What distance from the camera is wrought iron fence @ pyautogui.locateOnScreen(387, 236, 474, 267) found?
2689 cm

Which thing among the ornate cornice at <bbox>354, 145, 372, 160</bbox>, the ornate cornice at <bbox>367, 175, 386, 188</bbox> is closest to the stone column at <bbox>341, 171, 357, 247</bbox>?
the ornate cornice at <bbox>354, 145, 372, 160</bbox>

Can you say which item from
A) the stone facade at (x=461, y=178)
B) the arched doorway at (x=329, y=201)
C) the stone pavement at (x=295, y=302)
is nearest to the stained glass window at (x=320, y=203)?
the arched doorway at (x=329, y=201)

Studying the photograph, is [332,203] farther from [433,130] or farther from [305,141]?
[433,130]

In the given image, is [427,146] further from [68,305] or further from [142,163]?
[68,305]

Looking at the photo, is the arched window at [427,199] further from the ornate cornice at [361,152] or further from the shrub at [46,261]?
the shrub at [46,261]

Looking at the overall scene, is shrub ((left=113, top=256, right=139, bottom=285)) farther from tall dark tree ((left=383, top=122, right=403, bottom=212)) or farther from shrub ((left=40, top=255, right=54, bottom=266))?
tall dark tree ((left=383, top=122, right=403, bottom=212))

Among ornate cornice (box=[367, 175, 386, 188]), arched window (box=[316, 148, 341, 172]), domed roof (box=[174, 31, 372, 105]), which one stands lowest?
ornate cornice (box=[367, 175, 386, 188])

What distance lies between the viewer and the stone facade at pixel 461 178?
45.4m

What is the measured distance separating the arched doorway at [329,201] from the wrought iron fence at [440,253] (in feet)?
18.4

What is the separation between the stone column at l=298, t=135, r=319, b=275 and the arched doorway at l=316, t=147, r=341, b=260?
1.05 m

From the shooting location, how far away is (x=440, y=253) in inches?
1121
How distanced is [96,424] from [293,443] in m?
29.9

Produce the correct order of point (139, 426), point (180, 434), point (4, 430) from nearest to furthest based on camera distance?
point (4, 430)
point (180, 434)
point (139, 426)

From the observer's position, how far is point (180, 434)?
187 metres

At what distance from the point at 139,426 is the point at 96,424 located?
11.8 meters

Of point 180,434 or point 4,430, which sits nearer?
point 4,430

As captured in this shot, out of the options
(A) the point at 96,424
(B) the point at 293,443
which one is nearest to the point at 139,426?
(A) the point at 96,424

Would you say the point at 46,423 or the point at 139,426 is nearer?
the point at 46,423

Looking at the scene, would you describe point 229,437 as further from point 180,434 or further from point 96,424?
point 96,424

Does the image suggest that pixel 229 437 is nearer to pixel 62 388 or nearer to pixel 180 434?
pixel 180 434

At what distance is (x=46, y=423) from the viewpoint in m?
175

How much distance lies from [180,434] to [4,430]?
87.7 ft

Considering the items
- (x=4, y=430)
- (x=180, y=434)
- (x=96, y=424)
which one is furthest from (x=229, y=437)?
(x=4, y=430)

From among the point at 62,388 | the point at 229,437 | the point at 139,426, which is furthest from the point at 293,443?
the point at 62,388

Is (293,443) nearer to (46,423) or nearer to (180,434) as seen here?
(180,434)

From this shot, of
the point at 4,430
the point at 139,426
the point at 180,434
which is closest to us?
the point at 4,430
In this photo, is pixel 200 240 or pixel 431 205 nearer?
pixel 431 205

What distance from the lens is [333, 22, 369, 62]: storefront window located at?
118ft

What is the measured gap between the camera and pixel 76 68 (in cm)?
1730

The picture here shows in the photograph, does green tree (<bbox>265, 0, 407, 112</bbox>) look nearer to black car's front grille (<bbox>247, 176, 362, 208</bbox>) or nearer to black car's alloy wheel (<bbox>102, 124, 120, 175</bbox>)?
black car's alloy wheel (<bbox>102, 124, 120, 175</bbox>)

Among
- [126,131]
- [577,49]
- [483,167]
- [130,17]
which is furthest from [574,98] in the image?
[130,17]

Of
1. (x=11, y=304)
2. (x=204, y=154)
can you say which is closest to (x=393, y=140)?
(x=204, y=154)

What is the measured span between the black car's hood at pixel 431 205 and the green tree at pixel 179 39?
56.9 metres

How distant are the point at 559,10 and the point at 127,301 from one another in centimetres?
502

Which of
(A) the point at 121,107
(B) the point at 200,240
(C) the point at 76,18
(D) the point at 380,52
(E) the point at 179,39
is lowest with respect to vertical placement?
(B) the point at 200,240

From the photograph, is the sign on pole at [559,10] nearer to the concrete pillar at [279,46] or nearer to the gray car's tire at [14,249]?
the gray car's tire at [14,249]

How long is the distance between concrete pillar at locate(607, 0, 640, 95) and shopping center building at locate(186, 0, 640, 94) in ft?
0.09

********************

• ЦЕЛЬ ЗАДАНИЯ:
Оформите строки данных как таблицу Markdown с колонками «Номер» и «Текст». Начните со строки, где есть «How long is», и закончите концом данных, а пустые строки пропустите.

• РЕЗУЛЬТАТ ЗАДАНИЯ:
| Номер | Текст |
|---|---|
| 1 | How long is the distance between concrete pillar at locate(607, 0, 640, 95) and shopping center building at locate(186, 0, 640, 94) in ft? |
| 2 | 0.09 |